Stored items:
################

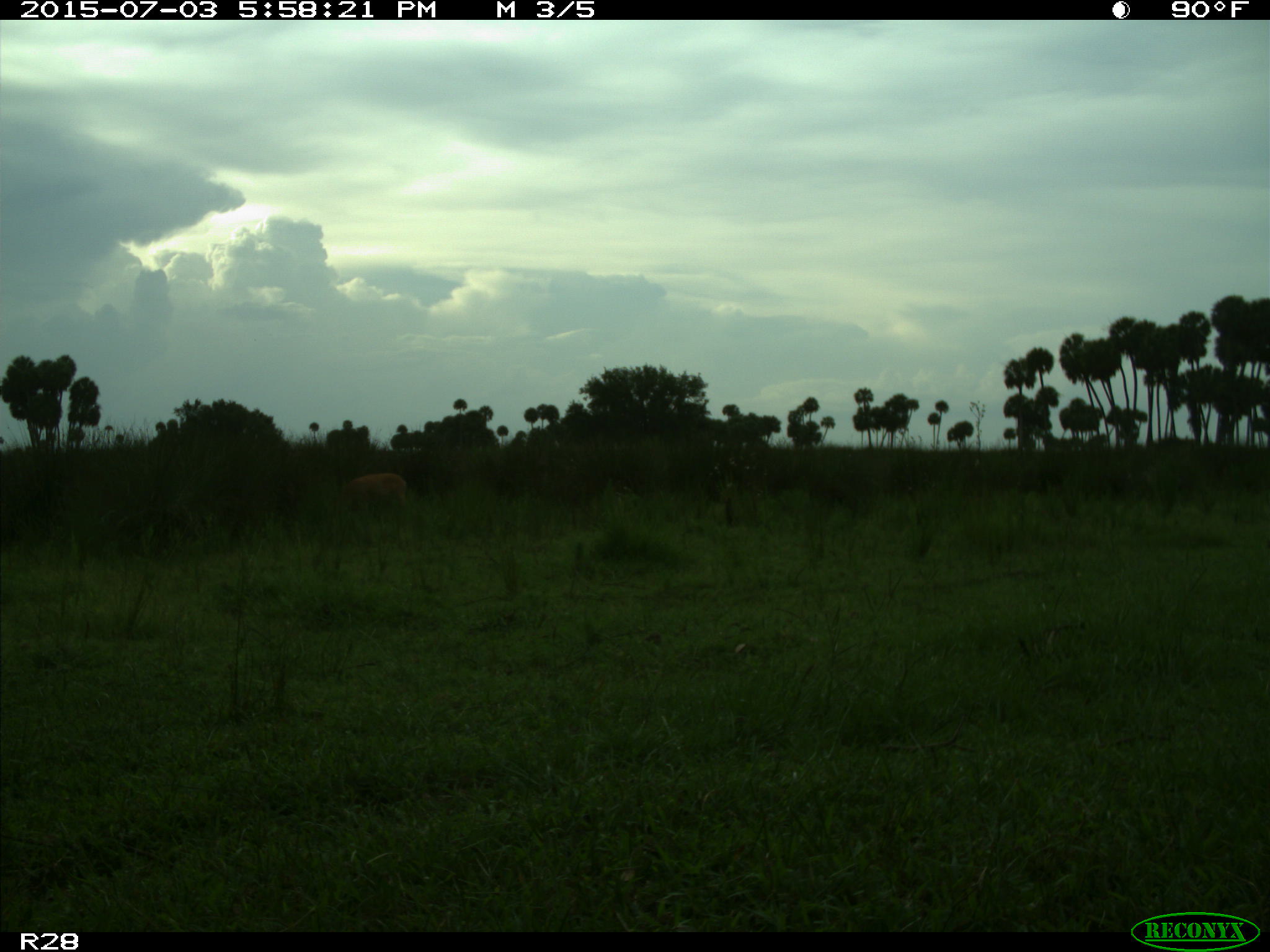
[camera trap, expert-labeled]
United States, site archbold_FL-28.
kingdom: Animalia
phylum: Chordata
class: Mammalia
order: Artiodactyla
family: Cervidae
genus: Odocoileus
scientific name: Odocoileus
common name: deer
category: unidentified deer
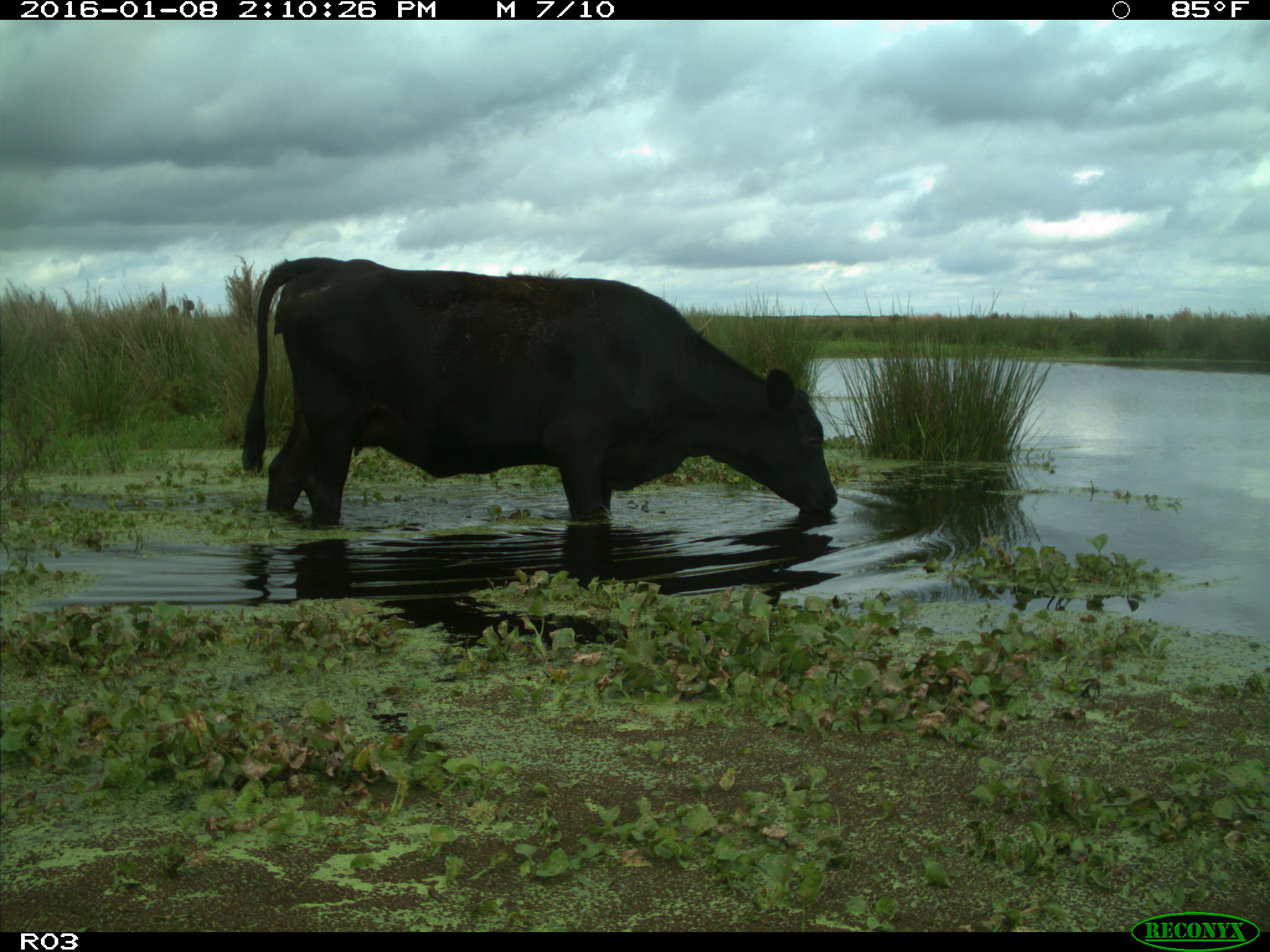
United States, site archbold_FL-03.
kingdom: Animalia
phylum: Chordata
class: Mammalia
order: Artiodactyla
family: Bovidae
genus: Bos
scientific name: Bos taurus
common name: domestic cow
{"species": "Bos taurus (domestic cow)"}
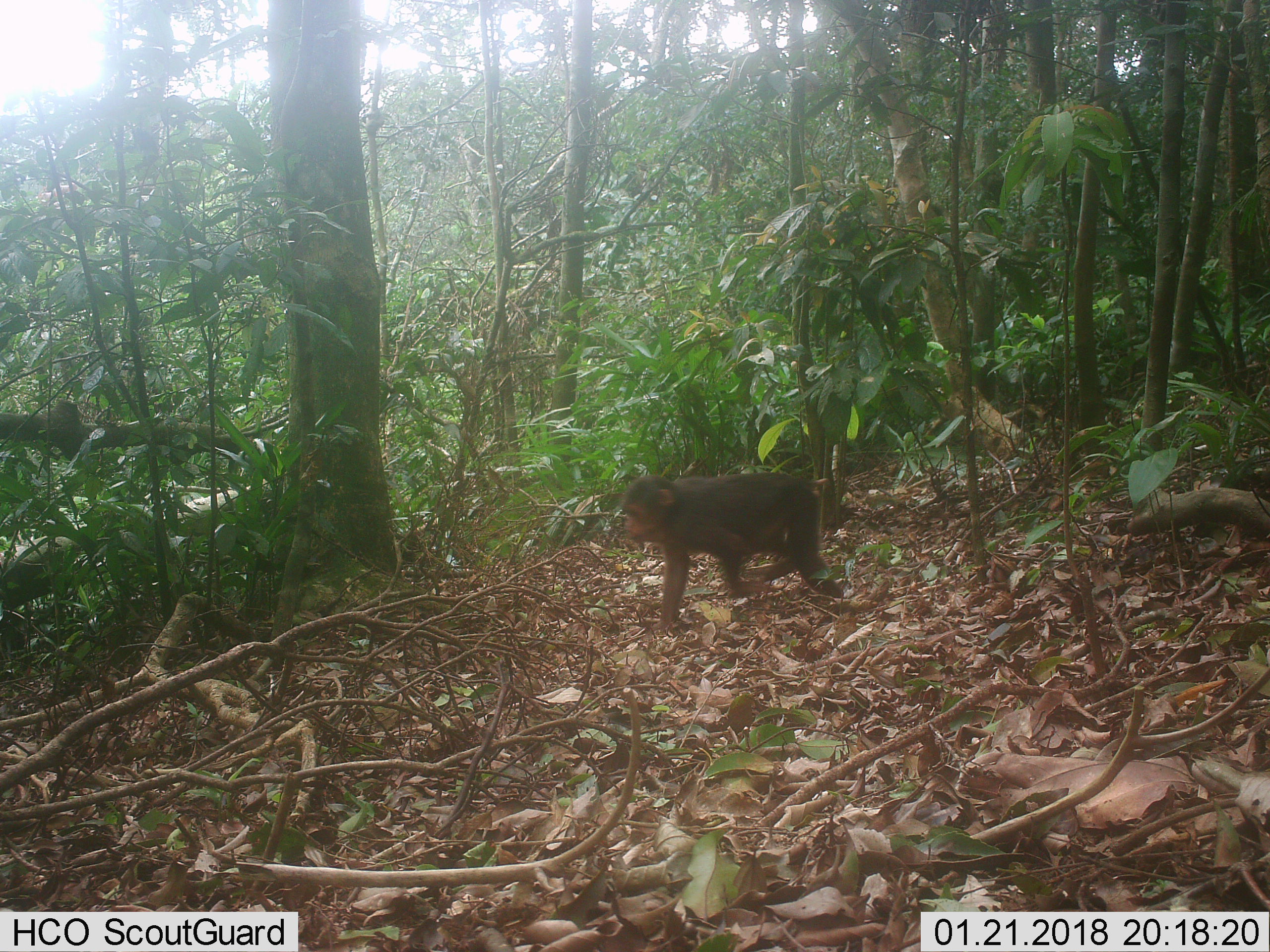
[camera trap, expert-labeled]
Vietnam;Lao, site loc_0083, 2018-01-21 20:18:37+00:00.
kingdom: Animalia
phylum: Chordata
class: Mammalia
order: Primates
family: Cercopithecidae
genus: Macaca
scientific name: Macaca arctoides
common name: stump-tailed macaque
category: stump tailed macaque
Stump tailed macaque (stump-tailed macaque) (Macaca arctoides). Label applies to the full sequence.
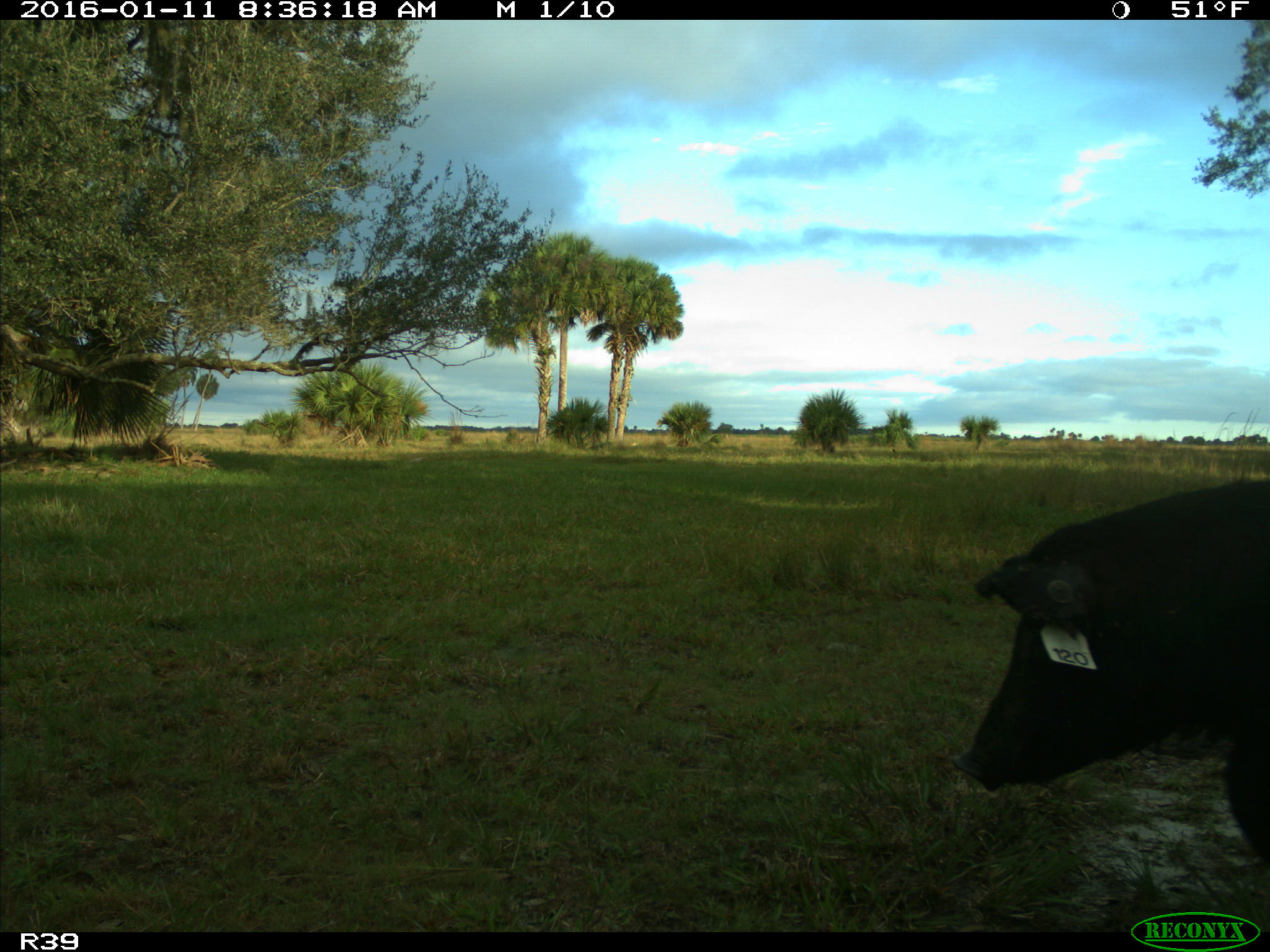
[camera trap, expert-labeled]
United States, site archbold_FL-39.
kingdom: Animalia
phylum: Chordata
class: Mammalia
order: Artiodactyla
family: Suidae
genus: Sus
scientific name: Sus scrofa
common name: wild boar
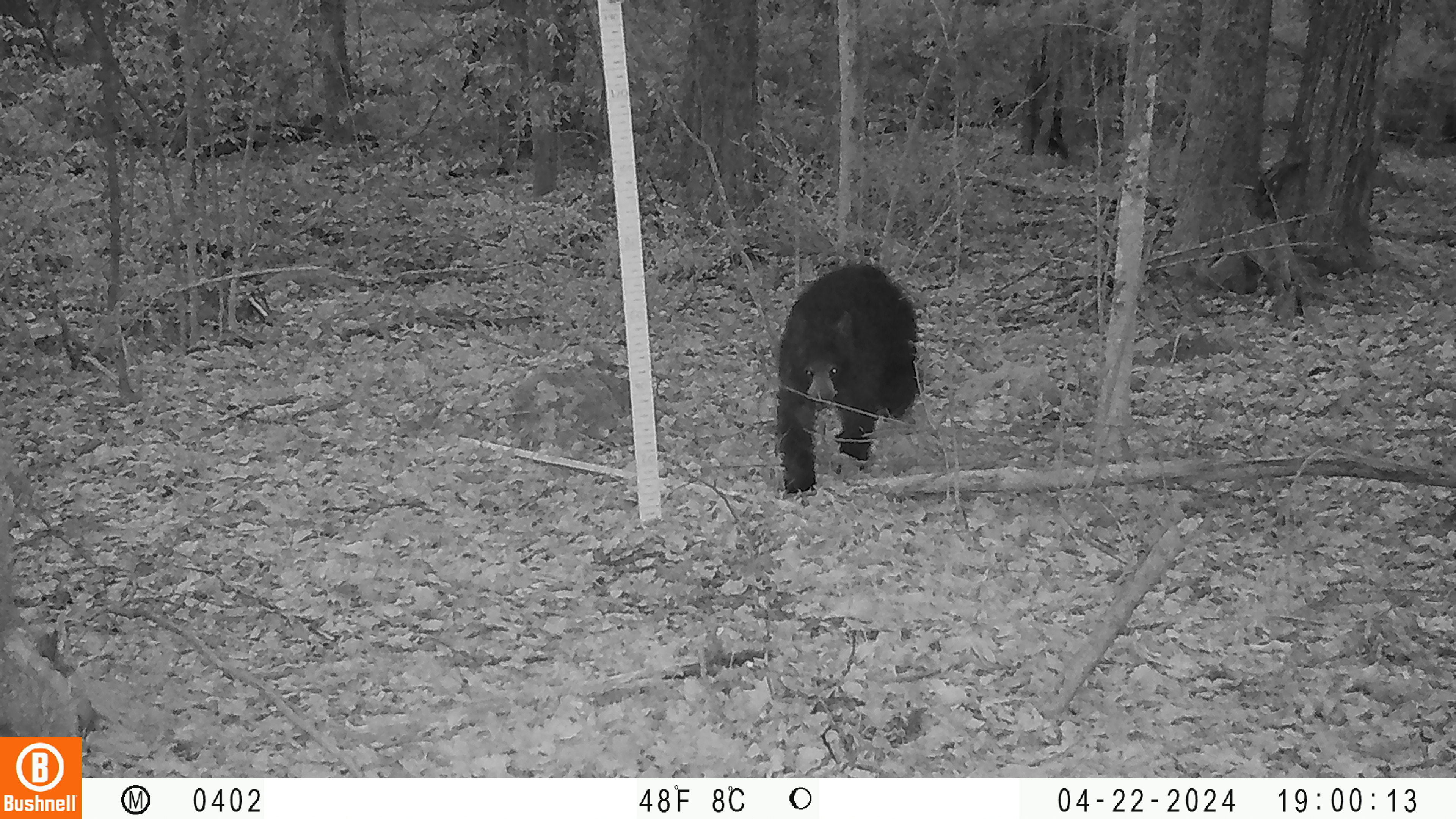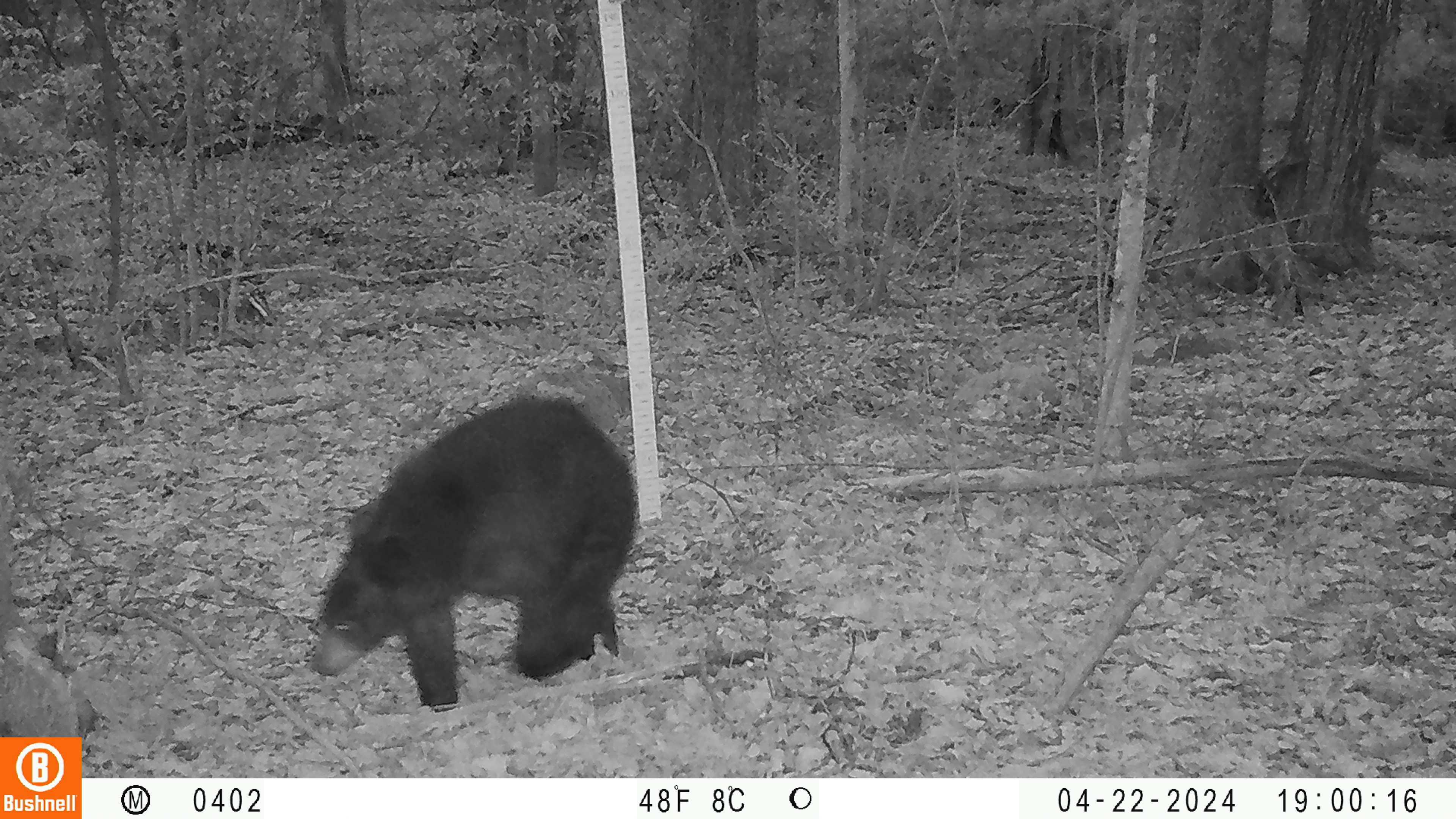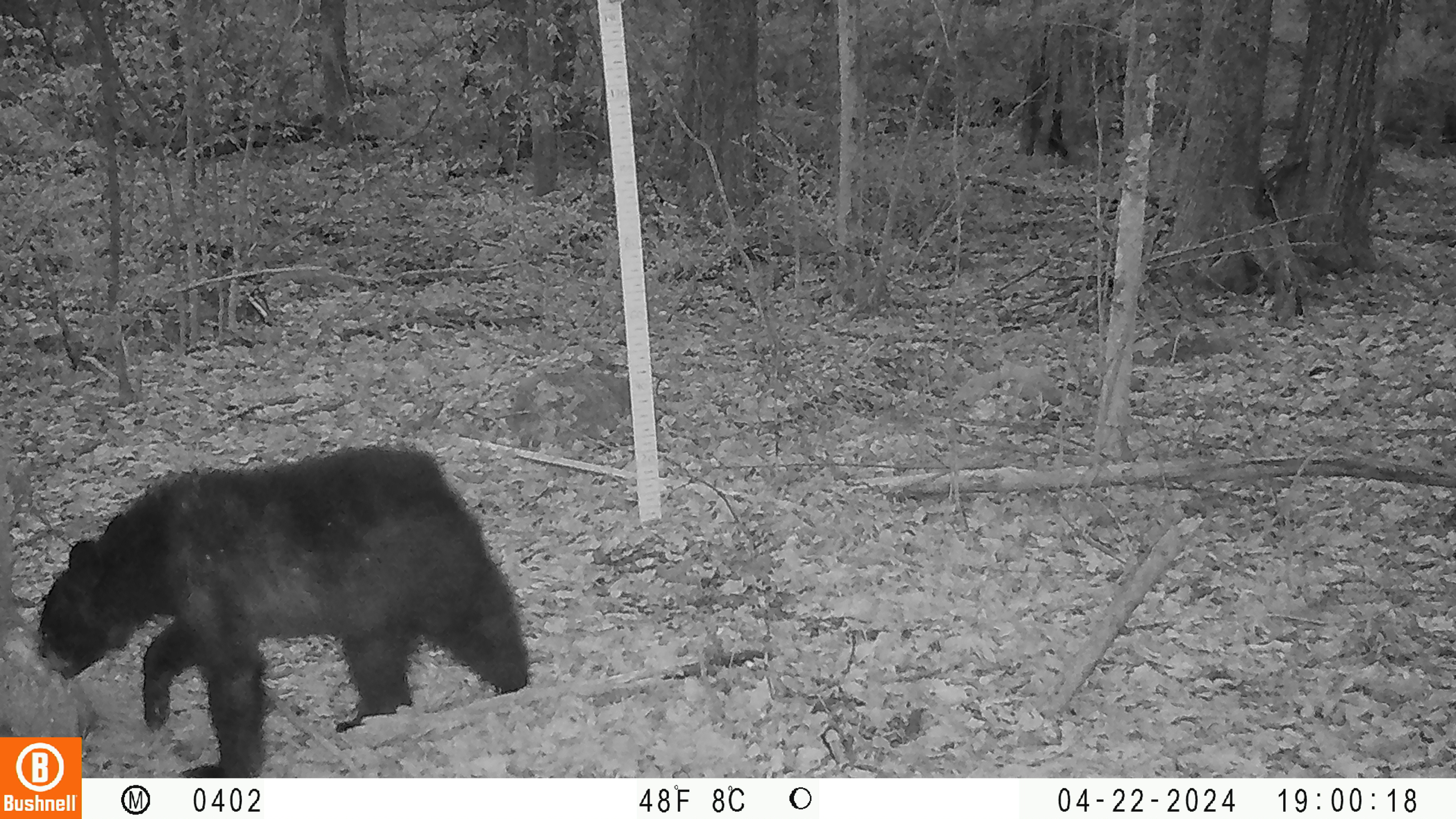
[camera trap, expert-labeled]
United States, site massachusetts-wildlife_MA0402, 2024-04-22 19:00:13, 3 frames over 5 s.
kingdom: Animalia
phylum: Chordata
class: Mammalia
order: Carnivora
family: Ursidae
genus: Ursus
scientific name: Ursus americanus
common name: black bear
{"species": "black bear (Ursus americanus)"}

################

Each line holding the word "name" must be pulled from the records.

▸ **Task solution**:
scientific name: Odocoileus
common name: deer
scientific name: Bos taurus
common name: domestic cow
scientific name: Macaca arctoides
common name: stump-tailed macaque
scientific name: Sus scrofa
common name: wild boar
scientific name: Ursus americanus
common name: black bear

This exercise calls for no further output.